- O que se pede -
Reescreva de forma mais curta, em duas ou três frases, o parágrafo do trecho que começa com "A atriz se diz assustada", mantendo os fatos principais.

- Trecho de origem -
========================================

Feminista, a favor da descriminalização das drogas e do aborto (ela conta ter feito um aos 20 anos), Debora vê com pessimismo o governo de Michel Temer: “Não me parece que essa gestão vá tratar algo de forma progressista. Mas tomara que eu esteja errada”. 

Crédito: Daniel Klajmic

A atriz se diz assustada com o surgimento de um movimento “careta, reacionário e retrógrado” no país, após tantas lutas e conquistas no sentido da liberdade e da aceitação das diferenças. “Como ainda pode existir, nos dias de hoje, alguém com um pensamento fascista como o Jair Bolsonaro?”, questiona a atriz, que apoiou a candidatura de Marcelo Freixo à prefeitura do Rio este ano. Normalmente Debora não costuma declarar seu voto, mas mudou de posição por causa do momento política e historicamente delicado. “Acho importante me colocar como cidadã porque não quero que a gente retroceda, quero que o Brasil avance”, explica.

========================================

- Dados fornecidos -
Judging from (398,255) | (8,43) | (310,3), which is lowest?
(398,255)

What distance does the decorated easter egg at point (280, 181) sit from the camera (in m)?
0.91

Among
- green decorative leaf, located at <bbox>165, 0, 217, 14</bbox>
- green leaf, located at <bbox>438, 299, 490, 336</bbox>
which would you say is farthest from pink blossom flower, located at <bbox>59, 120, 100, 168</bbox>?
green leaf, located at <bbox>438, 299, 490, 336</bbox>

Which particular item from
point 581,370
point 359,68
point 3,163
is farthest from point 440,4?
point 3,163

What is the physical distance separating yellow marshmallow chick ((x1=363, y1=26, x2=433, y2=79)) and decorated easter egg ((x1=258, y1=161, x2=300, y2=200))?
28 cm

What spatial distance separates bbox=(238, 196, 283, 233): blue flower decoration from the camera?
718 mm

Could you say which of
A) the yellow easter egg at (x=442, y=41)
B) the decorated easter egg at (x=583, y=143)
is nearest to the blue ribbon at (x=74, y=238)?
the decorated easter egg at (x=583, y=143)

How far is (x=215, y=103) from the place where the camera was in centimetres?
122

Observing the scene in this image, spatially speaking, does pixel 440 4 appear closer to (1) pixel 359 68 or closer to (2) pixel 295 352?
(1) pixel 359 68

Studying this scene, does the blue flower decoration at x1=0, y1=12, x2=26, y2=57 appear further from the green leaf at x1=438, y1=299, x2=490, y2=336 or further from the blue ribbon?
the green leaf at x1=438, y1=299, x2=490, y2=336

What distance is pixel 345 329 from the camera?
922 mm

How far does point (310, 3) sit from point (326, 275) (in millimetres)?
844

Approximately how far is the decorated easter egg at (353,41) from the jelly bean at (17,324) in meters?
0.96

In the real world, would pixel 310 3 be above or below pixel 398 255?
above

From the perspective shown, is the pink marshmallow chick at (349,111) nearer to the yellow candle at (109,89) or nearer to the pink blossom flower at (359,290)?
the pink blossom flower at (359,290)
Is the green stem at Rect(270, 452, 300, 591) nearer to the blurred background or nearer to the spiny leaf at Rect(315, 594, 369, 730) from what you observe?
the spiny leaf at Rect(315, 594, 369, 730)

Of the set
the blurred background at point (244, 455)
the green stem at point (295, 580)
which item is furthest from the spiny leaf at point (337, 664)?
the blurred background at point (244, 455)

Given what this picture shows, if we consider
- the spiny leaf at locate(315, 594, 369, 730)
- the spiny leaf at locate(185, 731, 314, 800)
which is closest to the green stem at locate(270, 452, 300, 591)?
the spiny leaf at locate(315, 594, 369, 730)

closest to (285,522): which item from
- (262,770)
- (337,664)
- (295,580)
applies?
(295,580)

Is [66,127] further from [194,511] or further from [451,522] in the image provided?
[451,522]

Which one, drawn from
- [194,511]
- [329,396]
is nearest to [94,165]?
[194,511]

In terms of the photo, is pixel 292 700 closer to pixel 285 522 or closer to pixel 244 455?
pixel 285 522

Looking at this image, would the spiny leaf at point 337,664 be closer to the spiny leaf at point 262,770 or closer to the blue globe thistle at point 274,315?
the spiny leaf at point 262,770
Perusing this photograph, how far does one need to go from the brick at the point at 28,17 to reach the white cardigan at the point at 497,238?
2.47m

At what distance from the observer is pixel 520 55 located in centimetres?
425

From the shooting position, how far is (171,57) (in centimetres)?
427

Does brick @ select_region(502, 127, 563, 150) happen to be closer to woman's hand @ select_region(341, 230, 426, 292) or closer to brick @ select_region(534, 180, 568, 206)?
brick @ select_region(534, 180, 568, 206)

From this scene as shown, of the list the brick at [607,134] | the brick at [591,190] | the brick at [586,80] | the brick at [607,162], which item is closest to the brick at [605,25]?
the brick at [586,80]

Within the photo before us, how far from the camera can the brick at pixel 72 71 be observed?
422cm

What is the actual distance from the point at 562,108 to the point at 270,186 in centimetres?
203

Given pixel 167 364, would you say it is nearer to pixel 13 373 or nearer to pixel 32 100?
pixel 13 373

========================================

- Resposta ao exercício -
Debora se diz assustada com o surgimento no país de um movimento "careta, reacionário e retrógrado" depois de tantas lutas e conquistas pela liberdade e pela aceitação das diferenças. Ela questiona como ainda pode existir alguém com pensamento fascista como Jair Bolsonaro. Este ano, apoiou a candidatura de Marcelo Freixo à prefeitura do Rio: normalmente não declara o voto, mas mudou de posição pelo momento política e historicamente delicado, porque quer que o Brasil avance, e não retroceda.